Smart Irrigation evita el desperdicio porque evalúa la flora, el tipo de suelo, superficie y previsiones meteorológicas

Smart Irrigation calcula y reprograma on line las previsiones de riego teniendo en cuenta, en tiempo real, todas las variantes posibles

No es difícil ver, en ocasiones, un sistema automático de riego urbano a pleno funcionamiento mientras llueve. O aunque los días anteriores hayan sido de intensa lluvia. La imagen resulta chocante y cualquiera comprende que en esos momentos volver a regar no es lo más lógico ni lo más recomendable desde el punto de vista de la eco-eficiencia. Situaciones de este tipo, que pueden surgir cuando se utilizan sistemas remotos de riego automatizado basados en una programación fija y preestablecida con antelación, son subsanables con el riego inteligente que propone Smart Irrigation.

Consumo de agua, humedad y precipitaciones se monitorizan con sensores en los parques

Este proyecto, pensado para que lo utilicen los servicios de parques y jardines de las administraciones que cuidan del patrimonio vegetal de nuestras ciudades, propone una plataforma que desde internet calcula y reprograma las previsiones de riego teniendo en cuenta, en tiempo real, todas las variantes posibles. Esto quiere decir que el riego se establece en función de factores como las especies vegetales plantadas, el tipo de suelo, el clima de cada zona general, etc. Además, los cálculos de los algoritmos del sistema se enriquecen con los datos de otros factores determinantes como la previsión climatológica, que se obtiene a través de servicios meteorológicos y datos reales de precipitación y humedad que se monitorizan a través de sensores in situ. En conjunto, Smart Irrigation supone un gran cambio cualitativo sobre la mayoría de sistemas de riego automático que se emplean actualmente, ya que al recalcular en cada momento las necesidades se adapta a los parámetros cambiantes que surgen y de este modo anula, aumenta o disminuye, sobre la marcha, el calendario previo. Si está lloviendo o ha llovido, probablemente no haga falta regar. O quizá con un poquito de riego extra sea suficiente. Y si hay una previsión de lluvia, el sistema puede elegir un aplazamiento del riego, para así aprovechar el agua natural. Y si esta finalmente no llega, el sistema actúa y reprograma el riego automático.
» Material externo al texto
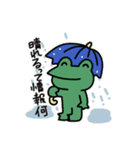 感情バグふれんず（個別スタンプ：12）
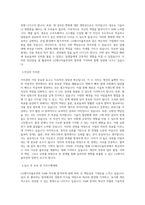 LG에너지솔루션 CTO UAM 직무 BEST 우수 자기소개서 자소서-2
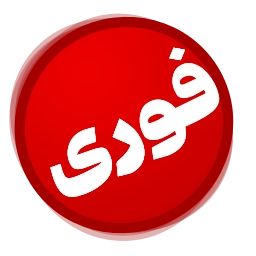 Sticker 🚨 @Iranemoji2 ⬅️ پک دوم خبری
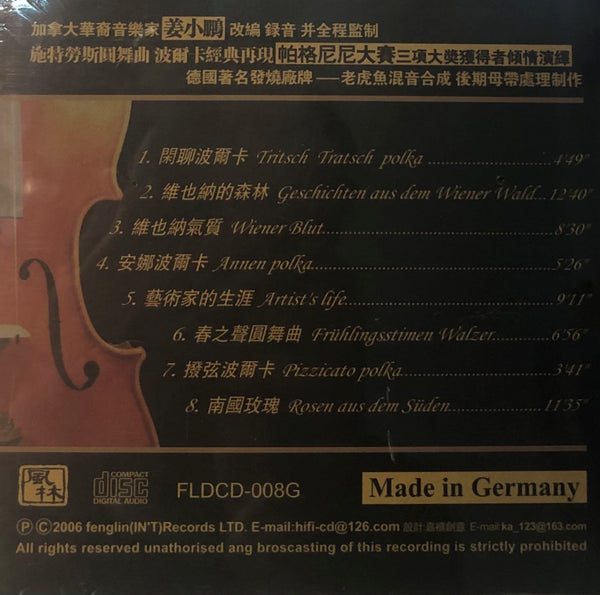 THE INCANDESCENT VIOLIN - 黃蒙拉 MENGLA HUANG (CD) MADE IN GERMANY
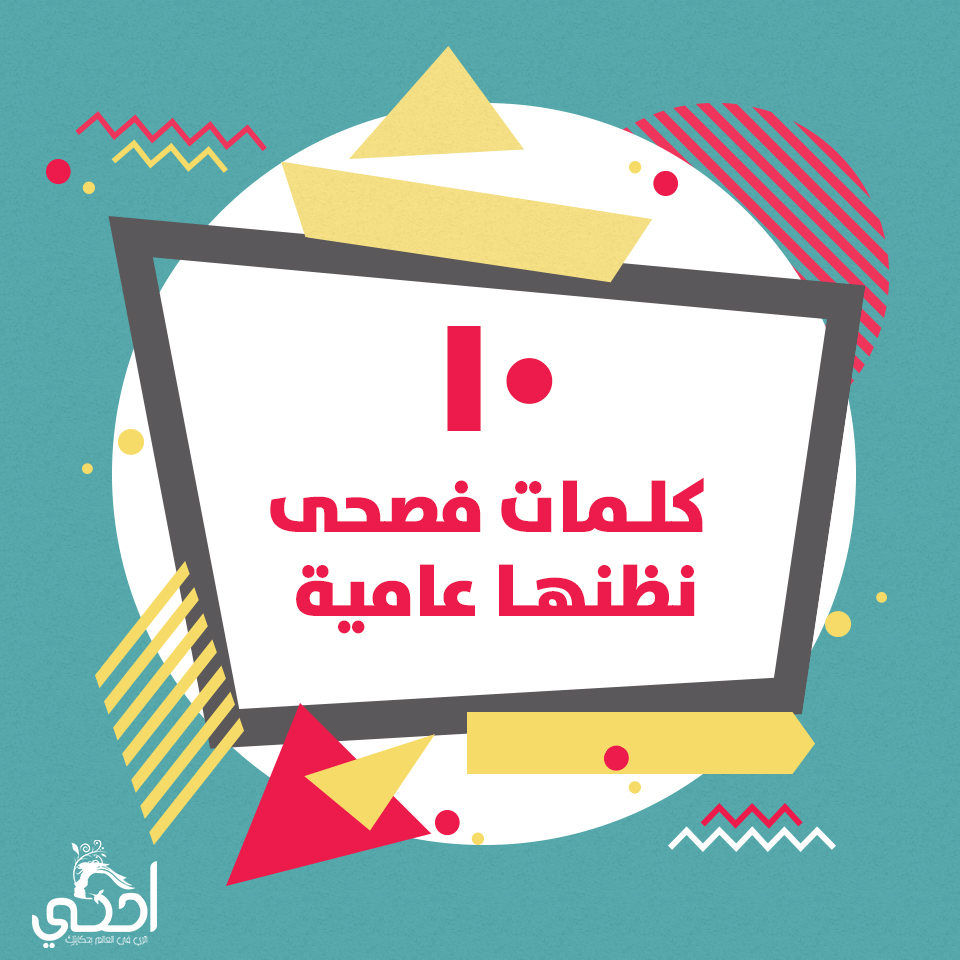 كلمات عامية أصلها فصحى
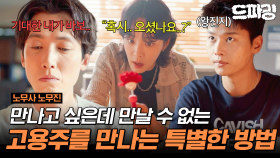 [드파밍] 7회 하이라이트 | 만날 수 없어 만나고 싶은데.. 만날 수 없는 보살님을 만나기 위한 무진스의 특별한 방법은?! #노무사노무진 MBC250620방송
Conocer las especies vegetales permite calcular con precisión la necesidad hídrica de la zona

La etiqueta inteligente relaciona este proyecto con la idea de las smart cities, basadas en sistemas avanzados de gestión que buscan un desarrollo óptimo y sostenible de las urbes del siglo XXI. Smart Irrigation, con su sistema inteligente, vuelve definitivamente obsoletos los viejos sistemas manuales de riego –cada vez más en desuso—y mejora los actuales sistemas de programación remota, que sólo modifican su calendario establecido cuando alguien toma y ejecuta la decisión de alterarlos.



El consumo de agua baja entre un 20 y un 40%

El proyecto Smart Irrigation ha sido chequeado a través de un plan piloto en el parque de Lo Morant, en la ciudad de Alicante, con resultados que indican que el consumo controlado a través de este sistema de riego inteligente permite rebajar el gasto de agua entre un 20 y un 40 por ciento mensual, según la estación del año. Al conocerse con detalle las especies vegetales y el tipo de suelo de cada zona, las herramientas de cálculo han podido estimar con precisión la necesidad hídrica de cada sector del parque, teniendo en cuenta, además, datos como temperatura, índices de humedad, previsiones meteorológicas, precipitaciones reales, etc.

VENTAJAS DEL SISTEMA

Además de tomar la mejor decisión en cada momento para evitar el desperdicio de agua, el sistema ofrece otras ventajas. Por ejemplo, facilita alarmas informáticas que avisan a los gestores de cada instalación de volumen de agua consumido por cada riego y de la existencia de malfuncionamiento o fugas en las redes. Los gestores también pueden consultar los consumos históricos acumulados. O conocer las desviaciones de coste que sufre una instalación cuando no se aplica un sistema inteligente.

La suma de tres tecnologías eficaces

Smart Irrigation, la solución inteligente para regar los parques públicos de manera eficiente, aúna tres tecnologías: Smart Metering (medición inteligente de consumo), WiCast (previsiones meteorológicas) y una plataforma WASP (Water Assets System Platform) de gestión de toda la información obtenida.

La plataforma presenta a sus gestores la información de forma muy intuitiva, a través de mapas interactivos donde se visualizan los sectores del parque con sus correspondientes equipos instalados (aspersores, contadores, sensores...), las reservas actuales de agua y las necesidades en cada sector y sus registros históricos.